**GIVEN TASK:** The records below need retyping in full; give them again exactly.

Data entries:

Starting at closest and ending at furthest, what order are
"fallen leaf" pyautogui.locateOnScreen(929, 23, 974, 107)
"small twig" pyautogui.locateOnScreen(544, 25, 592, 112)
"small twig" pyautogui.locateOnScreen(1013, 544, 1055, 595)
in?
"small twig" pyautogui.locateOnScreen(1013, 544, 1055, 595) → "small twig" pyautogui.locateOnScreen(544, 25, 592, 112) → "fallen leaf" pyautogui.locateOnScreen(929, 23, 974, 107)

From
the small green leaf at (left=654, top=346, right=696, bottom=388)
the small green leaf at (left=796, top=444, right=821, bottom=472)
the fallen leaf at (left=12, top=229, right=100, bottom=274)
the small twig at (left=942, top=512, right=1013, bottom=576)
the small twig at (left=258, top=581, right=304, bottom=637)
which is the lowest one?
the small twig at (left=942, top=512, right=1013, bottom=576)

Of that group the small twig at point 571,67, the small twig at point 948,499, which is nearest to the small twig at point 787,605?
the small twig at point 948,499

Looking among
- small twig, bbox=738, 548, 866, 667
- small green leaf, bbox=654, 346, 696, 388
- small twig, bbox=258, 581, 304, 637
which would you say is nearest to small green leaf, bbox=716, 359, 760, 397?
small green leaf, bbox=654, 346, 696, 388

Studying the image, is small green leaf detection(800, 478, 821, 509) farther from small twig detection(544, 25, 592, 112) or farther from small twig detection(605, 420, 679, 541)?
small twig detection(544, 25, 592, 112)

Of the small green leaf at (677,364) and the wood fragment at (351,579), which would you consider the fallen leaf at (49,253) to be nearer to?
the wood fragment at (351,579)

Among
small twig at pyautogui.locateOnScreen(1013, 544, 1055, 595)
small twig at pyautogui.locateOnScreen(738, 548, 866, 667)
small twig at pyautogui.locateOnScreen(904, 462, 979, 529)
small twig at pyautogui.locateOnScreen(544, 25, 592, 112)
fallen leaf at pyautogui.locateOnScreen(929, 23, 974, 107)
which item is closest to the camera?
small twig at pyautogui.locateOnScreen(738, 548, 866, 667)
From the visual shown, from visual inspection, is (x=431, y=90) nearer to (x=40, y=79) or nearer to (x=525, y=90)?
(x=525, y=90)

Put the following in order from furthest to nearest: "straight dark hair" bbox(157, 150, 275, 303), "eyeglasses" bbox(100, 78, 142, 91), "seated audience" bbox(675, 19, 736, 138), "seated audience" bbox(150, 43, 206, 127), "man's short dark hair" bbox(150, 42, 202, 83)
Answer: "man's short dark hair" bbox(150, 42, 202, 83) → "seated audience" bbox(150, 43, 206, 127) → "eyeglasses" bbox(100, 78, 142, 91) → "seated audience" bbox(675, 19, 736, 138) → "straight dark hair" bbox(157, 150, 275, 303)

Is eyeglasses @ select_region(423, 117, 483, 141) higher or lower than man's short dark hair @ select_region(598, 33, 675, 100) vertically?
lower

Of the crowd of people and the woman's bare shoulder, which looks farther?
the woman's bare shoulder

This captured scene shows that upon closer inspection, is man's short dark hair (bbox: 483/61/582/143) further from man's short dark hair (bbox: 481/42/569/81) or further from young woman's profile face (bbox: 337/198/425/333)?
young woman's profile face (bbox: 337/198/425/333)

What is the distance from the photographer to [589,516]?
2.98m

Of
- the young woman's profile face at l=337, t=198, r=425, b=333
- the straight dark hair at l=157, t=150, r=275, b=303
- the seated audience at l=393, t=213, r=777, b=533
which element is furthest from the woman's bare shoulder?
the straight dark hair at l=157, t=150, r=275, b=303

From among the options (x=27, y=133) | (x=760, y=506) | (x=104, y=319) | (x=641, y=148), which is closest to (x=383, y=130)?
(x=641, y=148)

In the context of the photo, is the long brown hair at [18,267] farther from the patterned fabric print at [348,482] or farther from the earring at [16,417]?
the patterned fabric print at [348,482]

**FULL OUTPUT:**
Starting at closest and ending at furthest, what order are
"fallen leaf" pyautogui.locateOnScreen(929, 23, 974, 107)
"small twig" pyautogui.locateOnScreen(544, 25, 592, 112)
"small twig" pyautogui.locateOnScreen(1013, 544, 1055, 595)
in?
"small twig" pyautogui.locateOnScreen(1013, 544, 1055, 595) → "small twig" pyautogui.locateOnScreen(544, 25, 592, 112) → "fallen leaf" pyautogui.locateOnScreen(929, 23, 974, 107)

From
the small green leaf at (left=654, top=346, right=696, bottom=388)
the small green leaf at (left=796, top=444, right=821, bottom=472)
the fallen leaf at (left=12, top=229, right=100, bottom=274)
the small twig at (left=942, top=512, right=1013, bottom=576)
the small twig at (left=258, top=581, right=304, bottom=637)
which is the lowest one?
the small twig at (left=942, top=512, right=1013, bottom=576)

Of that group the small twig at point 571,67, the small twig at point 948,499, which is nearest to the small twig at point 787,605?
the small twig at point 948,499

Looking among
- small twig, bbox=738, 548, 866, 667
- small green leaf, bbox=654, 346, 696, 388
- small twig, bbox=258, 581, 304, 637
which would you say is nearest to small green leaf, bbox=716, 359, 760, 397?
small green leaf, bbox=654, 346, 696, 388

Studying the image, is small green leaf detection(800, 478, 821, 509) farther from small twig detection(544, 25, 592, 112) or farther from small twig detection(605, 420, 679, 541)?
small twig detection(544, 25, 592, 112)

Of the small green leaf at (677,364) and the wood fragment at (351,579), which would you consider the fallen leaf at (49,253) to be nearer to?
the wood fragment at (351,579)

Among
small twig at pyautogui.locateOnScreen(1013, 544, 1055, 595)
small twig at pyautogui.locateOnScreen(738, 548, 866, 667)
small twig at pyautogui.locateOnScreen(904, 462, 979, 529)
small twig at pyautogui.locateOnScreen(544, 25, 592, 112)
fallen leaf at pyautogui.locateOnScreen(929, 23, 974, 107)
which item is closest to the camera?
small twig at pyautogui.locateOnScreen(738, 548, 866, 667)
From the visual shown, from visual inspection, is (x=431, y=90) nearer to (x=40, y=79) or nearer to (x=525, y=90)?
(x=525, y=90)

Put the following in order from furthest to nearest: "straight dark hair" bbox(157, 150, 275, 303), "eyeglasses" bbox(100, 78, 142, 91), "seated audience" bbox(675, 19, 736, 138), "seated audience" bbox(150, 43, 206, 127), "man's short dark hair" bbox(150, 42, 202, 83)
Answer: "man's short dark hair" bbox(150, 42, 202, 83) → "seated audience" bbox(150, 43, 206, 127) → "eyeglasses" bbox(100, 78, 142, 91) → "seated audience" bbox(675, 19, 736, 138) → "straight dark hair" bbox(157, 150, 275, 303)

Is eyeglasses @ select_region(423, 117, 483, 141) higher or lower than man's short dark hair @ select_region(598, 33, 675, 100) vertically?
lower

Of the crowd of people and the woman's bare shoulder, which looks farther?
the woman's bare shoulder

This captured scene shows that upon closer inspection, is man's short dark hair (bbox: 483/61/582/143) further from man's short dark hair (bbox: 481/42/569/81) or further from young woman's profile face (bbox: 337/198/425/333)?
young woman's profile face (bbox: 337/198/425/333)

What is the distance from the photographer to [589,516]?
2.98m

Of
- the young woman's profile face at l=337, t=198, r=425, b=333
- the straight dark hair at l=157, t=150, r=275, b=303
- the seated audience at l=393, t=213, r=777, b=533
which element is furthest from the woman's bare shoulder?
the straight dark hair at l=157, t=150, r=275, b=303

From among the options (x=27, y=133) | (x=760, y=506) | (x=104, y=319) | (x=641, y=148), which is closest to (x=383, y=130)?
(x=641, y=148)

In the context of the photo, is the long brown hair at [18,267] farther from the patterned fabric print at [348,482] or farther from the earring at [16,417]?
the patterned fabric print at [348,482]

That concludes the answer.